Texto proporcionado.
☆ ☆ ☆ ☆ ☆ ☆ ☆
Tal es la vinculación de Zurbarán con los monjes que, Portela Sandoval[3], como tantos otros historiadores del arte, le llama “pintor de frailes”, definición inaceptable para Gaya Nuño[4], por lo despectivo del encasillamiento que se hace del pintor. La verdad es que, salvo algunas pinturas de tema social y las incursiones fallidas en otras temáticas, de la mano y bajo la influencia de su amigo Diego Velázquez, Zurbarán es, por antonomasia y quizás para bien de la pintura ‑no lo sé‑, un pintor de monjes.
El cuadro que presentamos se titula “San Hugo, en el refectorio de los cartujos” y se localiza en el espléndido museo de Bellas Artes de Sevilla, donde se enseñorea el mejor barroco andaluz. Fue pintado junto con otros dos (“Virgen de la Misericordia con cartujos” y “San Bruno y el papa Urbano II”) para la sacristía de la Virgen de las Cuevas de Sevilla; y su fecha, como en tantas otras ocasiones, está sujeta a controversia. Yo me fío de la opinión del recientemente fallecido (2010) Alfonso E. Pérez Sánchez, cartagenero ilustre y quizás el mejor conocedor del arte barroco español. Según este autor[5], la fecha de creación del cuadro sería la de 1655 (otros autores fijan la fecha en la década de los 30), argumentando que han desaparecido las huellas tenebristas de su primera época, aunque, por el contrario, existe un modelado y un detallismo que tampoco cuadran con los momentos más avanzados de su obra artística. En todo caso es una cuestión menor.
El cuadro representa la visita de san Hugo[6] al comedor de los cartujos, realizando el milagro de la conversión en cenizas de la carne que los monjes decidieron no comer en el domingo de quincuagésima[7]. Mientras dilucidaban la decisión de tomar en la fecha donde comienza la cuaresma, entraron en un profundo sueño del que les despertó la visita del obispo de Grenoble, san Hugo. Simboliza, pues, el triunfo de la abstinencia.
El lienzo, como casi todos los de Zurbarán, adolece de una composición arcaica y simple, sin profundidad, sin escorzos, sin perspectiva, sin puntos claros de fuga[8]. Este distanciamiento de las complejas composiciones barrocas hace preguntarse a P. Guinard si Zurbarán es verdaderamente un pintor barroco. Cronológicamente, desde luego que sí; pero las ideas del movimiento, del cambio, de la ilusión, de la “confusión” compositiva están alejadas de la obra de nuestro autor.
De todas maneras, en este cuadro, observamos tres planos:
1) San Hugo y su paje que llegan en ese momento al comedor.
2) Una mesa alargada en forma de L para dar algo de movimiento a una escena rígida, que se cubre con un mantel que llega casi hasta el suelo, sobre el que se colocan escudillas, jarras, panes y cuchillos, en un orden cuidado por el pintor.
☆ ☆ ☆ ☆ ☆ ☆ ☆
Registros dados.

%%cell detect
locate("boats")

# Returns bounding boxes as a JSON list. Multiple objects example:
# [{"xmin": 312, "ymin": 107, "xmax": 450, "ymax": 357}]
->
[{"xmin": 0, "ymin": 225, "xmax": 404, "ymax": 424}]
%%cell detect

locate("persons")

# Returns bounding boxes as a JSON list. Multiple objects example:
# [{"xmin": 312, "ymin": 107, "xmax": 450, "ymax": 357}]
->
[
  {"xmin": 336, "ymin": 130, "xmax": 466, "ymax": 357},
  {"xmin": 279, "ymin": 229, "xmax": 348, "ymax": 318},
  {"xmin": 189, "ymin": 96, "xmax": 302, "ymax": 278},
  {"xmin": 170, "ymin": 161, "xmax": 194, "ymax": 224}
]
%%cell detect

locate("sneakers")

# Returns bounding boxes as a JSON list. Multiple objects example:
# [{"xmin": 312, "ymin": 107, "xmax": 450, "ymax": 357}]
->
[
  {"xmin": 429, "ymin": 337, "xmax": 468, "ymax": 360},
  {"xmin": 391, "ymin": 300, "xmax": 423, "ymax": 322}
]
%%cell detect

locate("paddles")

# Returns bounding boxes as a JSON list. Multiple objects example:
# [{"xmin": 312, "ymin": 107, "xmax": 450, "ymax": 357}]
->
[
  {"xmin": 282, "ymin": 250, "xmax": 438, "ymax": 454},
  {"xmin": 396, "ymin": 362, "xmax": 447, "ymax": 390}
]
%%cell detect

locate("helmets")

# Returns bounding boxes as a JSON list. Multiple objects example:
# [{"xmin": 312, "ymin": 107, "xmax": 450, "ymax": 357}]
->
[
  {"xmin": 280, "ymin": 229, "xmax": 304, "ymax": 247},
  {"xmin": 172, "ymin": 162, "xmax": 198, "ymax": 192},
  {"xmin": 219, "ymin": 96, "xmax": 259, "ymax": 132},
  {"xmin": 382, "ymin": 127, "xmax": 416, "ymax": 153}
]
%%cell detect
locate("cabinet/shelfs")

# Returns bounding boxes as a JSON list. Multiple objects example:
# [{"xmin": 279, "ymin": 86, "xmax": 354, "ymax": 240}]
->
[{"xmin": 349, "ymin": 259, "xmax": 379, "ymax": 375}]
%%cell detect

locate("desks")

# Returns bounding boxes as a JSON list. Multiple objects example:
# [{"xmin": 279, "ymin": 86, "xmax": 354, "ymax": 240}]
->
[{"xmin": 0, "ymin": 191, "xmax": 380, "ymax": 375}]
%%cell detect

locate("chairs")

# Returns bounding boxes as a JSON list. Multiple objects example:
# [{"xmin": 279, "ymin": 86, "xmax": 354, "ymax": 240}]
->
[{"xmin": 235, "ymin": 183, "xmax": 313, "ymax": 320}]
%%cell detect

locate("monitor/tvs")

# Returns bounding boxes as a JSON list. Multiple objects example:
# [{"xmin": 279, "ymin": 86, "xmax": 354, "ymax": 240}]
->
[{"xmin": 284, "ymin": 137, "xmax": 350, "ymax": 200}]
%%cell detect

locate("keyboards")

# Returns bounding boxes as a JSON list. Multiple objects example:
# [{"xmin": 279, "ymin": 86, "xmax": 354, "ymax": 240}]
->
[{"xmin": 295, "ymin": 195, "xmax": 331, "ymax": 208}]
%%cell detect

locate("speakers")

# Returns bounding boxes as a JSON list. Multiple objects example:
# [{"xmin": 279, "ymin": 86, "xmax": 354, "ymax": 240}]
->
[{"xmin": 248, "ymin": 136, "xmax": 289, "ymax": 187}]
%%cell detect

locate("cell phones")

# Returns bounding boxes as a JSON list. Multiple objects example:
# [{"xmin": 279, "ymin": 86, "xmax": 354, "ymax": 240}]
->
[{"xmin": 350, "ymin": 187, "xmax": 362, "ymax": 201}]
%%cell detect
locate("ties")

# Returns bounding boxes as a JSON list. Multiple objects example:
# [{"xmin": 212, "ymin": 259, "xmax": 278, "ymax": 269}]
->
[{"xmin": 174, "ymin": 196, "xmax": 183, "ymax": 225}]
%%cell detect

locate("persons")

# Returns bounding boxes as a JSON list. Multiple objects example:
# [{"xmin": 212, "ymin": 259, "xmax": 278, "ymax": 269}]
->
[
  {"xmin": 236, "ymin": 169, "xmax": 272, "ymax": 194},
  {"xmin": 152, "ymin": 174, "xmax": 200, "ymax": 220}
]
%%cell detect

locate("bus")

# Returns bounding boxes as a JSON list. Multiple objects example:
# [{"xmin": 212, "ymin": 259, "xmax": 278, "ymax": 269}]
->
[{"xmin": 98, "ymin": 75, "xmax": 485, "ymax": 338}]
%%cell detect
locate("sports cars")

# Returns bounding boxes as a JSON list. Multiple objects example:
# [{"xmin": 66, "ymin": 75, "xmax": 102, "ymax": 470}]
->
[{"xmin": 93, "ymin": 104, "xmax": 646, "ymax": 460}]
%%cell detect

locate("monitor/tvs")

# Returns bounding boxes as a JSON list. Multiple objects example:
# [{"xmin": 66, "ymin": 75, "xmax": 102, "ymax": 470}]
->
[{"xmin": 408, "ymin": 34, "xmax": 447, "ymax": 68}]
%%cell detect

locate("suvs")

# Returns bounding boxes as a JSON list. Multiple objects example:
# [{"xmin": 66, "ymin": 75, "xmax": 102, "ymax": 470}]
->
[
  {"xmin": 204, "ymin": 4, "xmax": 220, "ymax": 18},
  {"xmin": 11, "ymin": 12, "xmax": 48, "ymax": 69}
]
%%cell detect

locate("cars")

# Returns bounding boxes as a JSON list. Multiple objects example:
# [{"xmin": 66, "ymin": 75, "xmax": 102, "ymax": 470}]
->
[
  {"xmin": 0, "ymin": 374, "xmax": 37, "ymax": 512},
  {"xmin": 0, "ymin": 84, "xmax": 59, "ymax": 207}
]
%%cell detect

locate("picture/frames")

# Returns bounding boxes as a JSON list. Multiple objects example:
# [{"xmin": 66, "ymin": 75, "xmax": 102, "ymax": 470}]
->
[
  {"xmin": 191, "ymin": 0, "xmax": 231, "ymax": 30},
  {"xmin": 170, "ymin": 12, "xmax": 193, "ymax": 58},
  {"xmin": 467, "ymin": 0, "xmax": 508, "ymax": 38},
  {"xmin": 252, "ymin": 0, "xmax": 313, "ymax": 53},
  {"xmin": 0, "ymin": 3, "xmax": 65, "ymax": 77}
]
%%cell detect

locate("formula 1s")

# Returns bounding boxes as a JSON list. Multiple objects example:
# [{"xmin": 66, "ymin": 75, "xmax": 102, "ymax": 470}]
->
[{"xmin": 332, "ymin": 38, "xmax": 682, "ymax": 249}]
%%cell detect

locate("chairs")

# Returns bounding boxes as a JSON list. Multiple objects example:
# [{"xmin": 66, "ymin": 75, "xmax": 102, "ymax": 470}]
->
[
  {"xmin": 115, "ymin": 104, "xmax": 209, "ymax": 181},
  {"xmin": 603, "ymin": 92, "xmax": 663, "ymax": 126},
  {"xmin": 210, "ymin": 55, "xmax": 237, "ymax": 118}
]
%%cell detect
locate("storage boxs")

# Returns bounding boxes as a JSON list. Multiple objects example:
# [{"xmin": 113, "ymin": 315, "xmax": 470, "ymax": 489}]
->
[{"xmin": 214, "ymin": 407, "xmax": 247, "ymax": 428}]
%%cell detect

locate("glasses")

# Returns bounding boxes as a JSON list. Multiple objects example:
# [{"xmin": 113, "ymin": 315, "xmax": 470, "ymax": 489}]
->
☆ ☆ ☆ ☆ ☆ ☆ ☆
Completa lo siguiente.
1. Responde con base en el texto sobre el cuadro de Zurbarán:
(a) ¿En qué museo se encuentra "San Hugo, en el refectorio de los cartujos"?
(b) ¿Qué fecha de creación propone Alfonso E. Pérez Sánchez para el cuadro?
(c) ¿Qué simboliza la escena representada?
2. Prosigue el texto sobre el cuadro de Zurbarán a partir de su última oración.

Resultados esperados.
1.
(a) En el museo de Bellas Artes de Sevilla.
(b) 1655.
(c) El triunfo de la abstinencia.

2.
3) Un tercer plano en el que aparecen los monjes, presididos por san Bruno, fundador de la orden, con la mirada inclinada, en actitud, quizás, de esperar la bendición de los alimentos proporcionados por el obispo en sustitución de la carne.
Aparte de esos planos, la pequeña estancia solo interrumpe su austeridad por medio de un cuadro colgado en la pared con la Virgen y el Niño y san Juan Bautista. A la derecha de la pequeña habitación, hay una puerta, a través de la cual se observa la fachada de una iglesia, pero desde la que no entra luz, porque ésta se genera en el interior del pequeño comedor.
Estas deficiencias compositivas contrastan con la maestría en el empleo del color. En el cuadro que nos ocupa, utiliza gamas de blanco (hueso, marfil, calizo, lirio…) y de grises, que le dan una radiante luminosidad y una claridad cromática, únicas en el panorama pictórico del momento. Tan solo el cuadro mencionado anteriormente (un cuadro dentro del cuadro) rompe con esas tonalidades claras, mostrándonos un colorismo vivo y cálido, propio de etapas más avanzadas de la obra de Zurbarán.
Por otra parte, el pintor da una gran importancia al volumen en sus personajes, que parecen esculturas impasibles, hieráticas, sublimes en su ascética quietud, en su convencimiento de eternidad, que me recuerda la imagen bíblica de la mujer de Lot convertida en estatua de sal[9].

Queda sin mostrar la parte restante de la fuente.